▶ _Problem to solve_: Drop the pictures from the entries below, then reproduce the rest exactly.

▶ _Material for this task_:
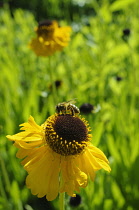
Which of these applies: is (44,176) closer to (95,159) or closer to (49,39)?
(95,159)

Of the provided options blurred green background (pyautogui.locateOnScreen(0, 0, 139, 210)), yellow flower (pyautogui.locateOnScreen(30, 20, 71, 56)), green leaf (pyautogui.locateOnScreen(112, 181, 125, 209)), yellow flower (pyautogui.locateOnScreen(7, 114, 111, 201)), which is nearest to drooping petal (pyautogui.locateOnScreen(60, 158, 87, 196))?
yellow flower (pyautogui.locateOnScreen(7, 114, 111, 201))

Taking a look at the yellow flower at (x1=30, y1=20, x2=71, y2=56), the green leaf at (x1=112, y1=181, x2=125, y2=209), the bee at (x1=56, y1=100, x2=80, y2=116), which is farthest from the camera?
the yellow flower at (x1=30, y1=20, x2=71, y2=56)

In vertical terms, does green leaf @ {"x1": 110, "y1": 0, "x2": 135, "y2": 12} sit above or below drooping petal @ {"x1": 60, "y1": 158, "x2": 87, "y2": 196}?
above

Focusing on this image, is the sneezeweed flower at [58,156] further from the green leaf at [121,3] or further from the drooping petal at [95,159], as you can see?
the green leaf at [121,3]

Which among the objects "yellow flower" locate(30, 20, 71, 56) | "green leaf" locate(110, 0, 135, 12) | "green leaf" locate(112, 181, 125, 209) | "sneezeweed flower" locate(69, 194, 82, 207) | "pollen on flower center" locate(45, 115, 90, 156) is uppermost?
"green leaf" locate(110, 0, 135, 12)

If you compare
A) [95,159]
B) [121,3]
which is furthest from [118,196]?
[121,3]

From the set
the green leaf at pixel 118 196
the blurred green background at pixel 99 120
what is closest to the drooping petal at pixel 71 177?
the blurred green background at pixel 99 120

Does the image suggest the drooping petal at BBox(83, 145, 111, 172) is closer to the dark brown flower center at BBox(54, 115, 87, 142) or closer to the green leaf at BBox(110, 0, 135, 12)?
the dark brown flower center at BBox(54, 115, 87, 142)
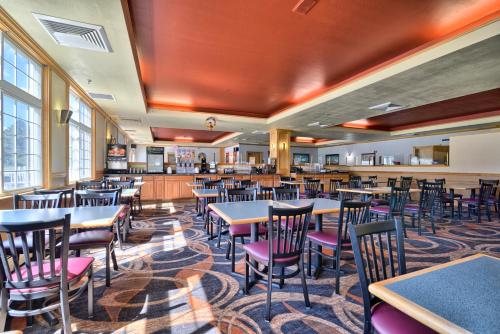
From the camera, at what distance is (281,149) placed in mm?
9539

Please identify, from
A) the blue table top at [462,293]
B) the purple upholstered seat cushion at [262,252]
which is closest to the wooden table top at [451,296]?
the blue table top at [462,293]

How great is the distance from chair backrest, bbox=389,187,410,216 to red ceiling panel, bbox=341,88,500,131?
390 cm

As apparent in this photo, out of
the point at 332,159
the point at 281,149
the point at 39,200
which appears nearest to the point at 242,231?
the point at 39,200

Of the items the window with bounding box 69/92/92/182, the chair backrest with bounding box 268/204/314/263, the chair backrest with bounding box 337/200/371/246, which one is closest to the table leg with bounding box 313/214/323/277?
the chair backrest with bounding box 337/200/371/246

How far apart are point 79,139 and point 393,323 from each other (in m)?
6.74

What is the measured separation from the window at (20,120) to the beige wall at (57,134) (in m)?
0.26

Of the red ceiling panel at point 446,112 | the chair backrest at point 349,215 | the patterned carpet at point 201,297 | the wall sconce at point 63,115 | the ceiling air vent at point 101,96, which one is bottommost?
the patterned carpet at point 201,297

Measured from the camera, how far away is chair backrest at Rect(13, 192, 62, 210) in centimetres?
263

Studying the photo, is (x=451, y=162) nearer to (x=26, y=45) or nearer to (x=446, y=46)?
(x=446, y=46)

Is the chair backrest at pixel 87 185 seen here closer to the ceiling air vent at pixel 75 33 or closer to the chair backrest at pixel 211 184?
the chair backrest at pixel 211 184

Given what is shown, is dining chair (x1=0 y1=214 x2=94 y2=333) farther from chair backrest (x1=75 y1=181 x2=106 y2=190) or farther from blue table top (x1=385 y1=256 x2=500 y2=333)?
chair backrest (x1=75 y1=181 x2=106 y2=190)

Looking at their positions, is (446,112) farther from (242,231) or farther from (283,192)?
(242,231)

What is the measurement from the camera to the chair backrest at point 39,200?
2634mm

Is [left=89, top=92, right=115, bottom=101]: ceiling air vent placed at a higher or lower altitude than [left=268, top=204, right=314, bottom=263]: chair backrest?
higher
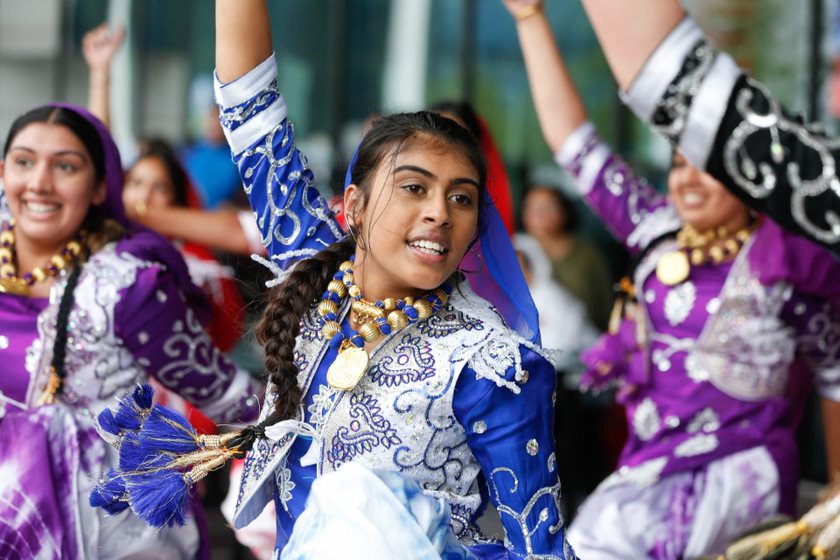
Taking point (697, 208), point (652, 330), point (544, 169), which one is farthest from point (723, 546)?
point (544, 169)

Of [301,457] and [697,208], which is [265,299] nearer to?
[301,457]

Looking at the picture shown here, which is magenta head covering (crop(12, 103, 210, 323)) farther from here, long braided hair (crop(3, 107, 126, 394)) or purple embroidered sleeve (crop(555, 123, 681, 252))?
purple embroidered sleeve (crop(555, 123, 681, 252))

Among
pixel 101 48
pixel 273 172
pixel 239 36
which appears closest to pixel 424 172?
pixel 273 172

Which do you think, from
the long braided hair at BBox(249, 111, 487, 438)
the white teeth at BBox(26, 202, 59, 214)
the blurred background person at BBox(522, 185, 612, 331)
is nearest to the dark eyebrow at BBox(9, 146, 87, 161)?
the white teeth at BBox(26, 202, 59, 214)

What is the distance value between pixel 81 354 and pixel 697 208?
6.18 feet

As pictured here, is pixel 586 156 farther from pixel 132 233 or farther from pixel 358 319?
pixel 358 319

▶ _Output below_:
Which of these applies: is (44,176) closer to (95,159) or closer to (49,39)?
(95,159)

Of the provided options blurred green background (pyautogui.locateOnScreen(0, 0, 139, 210)), yellow flower (pyautogui.locateOnScreen(30, 20, 71, 56)), green leaf (pyautogui.locateOnScreen(112, 181, 125, 209)), yellow flower (pyautogui.locateOnScreen(7, 114, 111, 201)), which is nearest to drooping petal (pyautogui.locateOnScreen(60, 158, 87, 196))?
yellow flower (pyautogui.locateOnScreen(7, 114, 111, 201))

Taking a look at the yellow flower at (x1=30, y1=20, x2=71, y2=56), the green leaf at (x1=112, y1=181, x2=125, y2=209), the bee at (x1=56, y1=100, x2=80, y2=116), which is farthest from the camera?
the yellow flower at (x1=30, y1=20, x2=71, y2=56)

In vertical terms, does green leaf @ {"x1": 110, "y1": 0, "x2": 135, "y2": 12} sit above or below drooping petal @ {"x1": 60, "y1": 158, "x2": 87, "y2": 196}?
above

Focusing on this image, is the sneezeweed flower at [58,156] further from the green leaf at [121,3] or further from the drooping petal at [95,159], as you can see?
the green leaf at [121,3]

Which among the objects "yellow flower" locate(30, 20, 71, 56) | "green leaf" locate(110, 0, 135, 12) | "green leaf" locate(112, 181, 125, 209) | "sneezeweed flower" locate(69, 194, 82, 207) | "pollen on flower center" locate(45, 115, 90, 156) is uppermost?
"green leaf" locate(110, 0, 135, 12)

If you compare
A) [95,159]
B) [121,3]
which is furthest from [118,196]?
[121,3]

From the set
the green leaf at pixel 118 196
the blurred green background at pixel 99 120
what is closest to the drooping petal at pixel 71 177?
the blurred green background at pixel 99 120

Does the image suggest the drooping petal at BBox(83, 145, 111, 172) is closer to the dark brown flower center at BBox(54, 115, 87, 142) or closer to the green leaf at BBox(110, 0, 135, 12)?
the dark brown flower center at BBox(54, 115, 87, 142)
From the camera, at what distance is (281,149) placed in mm?
9539

Please identify, from
A) the blue table top at [462,293]
B) the purple upholstered seat cushion at [262,252]
which is closest to the wooden table top at [451,296]?
the blue table top at [462,293]

How great is the distance from chair backrest, bbox=389,187,410,216 to red ceiling panel, bbox=341,88,500,131?
390 cm

As apparent in this photo, out of
the point at 332,159
the point at 281,149
the point at 39,200
which appears nearest to the point at 242,231?
the point at 39,200

Of the items the window with bounding box 69/92/92/182, the chair backrest with bounding box 268/204/314/263, the chair backrest with bounding box 337/200/371/246, which one is closest to the table leg with bounding box 313/214/323/277?
the chair backrest with bounding box 337/200/371/246

How far apart are point 79,139 and point 393,323 from each other (in m)?
6.74

What is the measured separation from the window at (20,120) to the beige wall at (57,134) (in m)?
0.26

Of the red ceiling panel at point 446,112 | the chair backrest at point 349,215 | the patterned carpet at point 201,297 | the wall sconce at point 63,115 | the ceiling air vent at point 101,96, which one is bottommost?
the patterned carpet at point 201,297

Measured from the camera, how far away is chair backrest at Rect(13, 192, 62, 210) in centimetres?
263

Studying the photo, is (x=451, y=162) nearer to (x=26, y=45) or nearer to (x=446, y=46)?
(x=446, y=46)

Is the chair backrest at pixel 87 185 seen here closer to the ceiling air vent at pixel 75 33 or closer to the chair backrest at pixel 211 184?
the chair backrest at pixel 211 184

Given what is shown, is dining chair (x1=0 y1=214 x2=94 y2=333) farther from chair backrest (x1=75 y1=181 x2=106 y2=190) or farther from blue table top (x1=385 y1=256 x2=500 y2=333)?
chair backrest (x1=75 y1=181 x2=106 y2=190)

Looking at their positions, is (446,112) farther from (242,231) or farther from (283,192)?
(242,231)

What is the measurement from the camera to the chair backrest at point 39,200?
2634mm

Is [left=89, top=92, right=115, bottom=101]: ceiling air vent placed at a higher or lower altitude than [left=268, top=204, right=314, bottom=263]: chair backrest?
higher
Taking point (697, 208), point (652, 330), point (544, 169), which one is farthest from point (723, 546)?
point (544, 169)

Of [301,457] and [697,208], which is [265,299] nearer to?
[301,457]

Looking at the picture shown here, which is magenta head covering (crop(12, 103, 210, 323)) farther from here, long braided hair (crop(3, 107, 126, 394)) or purple embroidered sleeve (crop(555, 123, 681, 252))?
purple embroidered sleeve (crop(555, 123, 681, 252))

Among
pixel 101 48
pixel 273 172
pixel 239 36
which appears closest to pixel 424 172?
pixel 273 172

Which do you think, from
the long braided hair at BBox(249, 111, 487, 438)
the white teeth at BBox(26, 202, 59, 214)
the blurred background person at BBox(522, 185, 612, 331)
is nearest to the dark eyebrow at BBox(9, 146, 87, 161)?
the white teeth at BBox(26, 202, 59, 214)

What is the distance value between pixel 81 354 and pixel 697 208?
6.18 feet

As pictured here, is pixel 586 156 farther from pixel 132 233 or farther from pixel 358 319?
pixel 358 319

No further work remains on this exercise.